🧠 Solving LeetCode Until I Become Top 1% — Day `60`

🔹 Problem: Power of Four

Difficulty: #Easy
Tags: #Math #BitManipulation

📝 Problem Summary

We are given an integer n.
We must check whether n is a power of four (i.e., can be written as 4^k for some integer k ≥ 0).
Return True if it is, else False.

🧠 My Thought Process

Brute Force Idea:
Keep multiplying 4 until the value exceeds n, checking if it ever equals n.
Optimized Strategy:
- Since powers of 4 are always positive, discard n ≤ 0 immediately.
- Repeatedly divide n by 4 while it's divisible.
- If we eventually reach 1, then n is a power of four.
- Avoid floating-point math (log) for precision safety.
Algorithm Used:

Iterative Division (a loop dividing by 4).

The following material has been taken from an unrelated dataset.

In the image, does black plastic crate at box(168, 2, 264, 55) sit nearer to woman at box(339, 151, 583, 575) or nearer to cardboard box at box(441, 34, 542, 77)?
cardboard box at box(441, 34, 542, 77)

⚙️ Code Implementation (Python)

class Solution:
    def isPowerOfFour(self, n: int) -> bool:
        while n != 1:
            if (n % 4 != 0) or n == 0:
                return False
            n //= 4
        return True

⏱️ Time & Space Complexity

Time: O(log₄ n) — each step divides n by 4.
Space: O(1) — constant memory.

🧩 Key Takeaways

✅ Powers of 4 are also powers of 2, but with even exponents in base-2 representation.
💡 Could also solve using bit tricks:
- Check if n is power of two (n & (n-1) == 0)
- AND (n-1) % 3 == 0 to confirm it’s power of 4.
💭 This type of problem is common with "power of X" variations.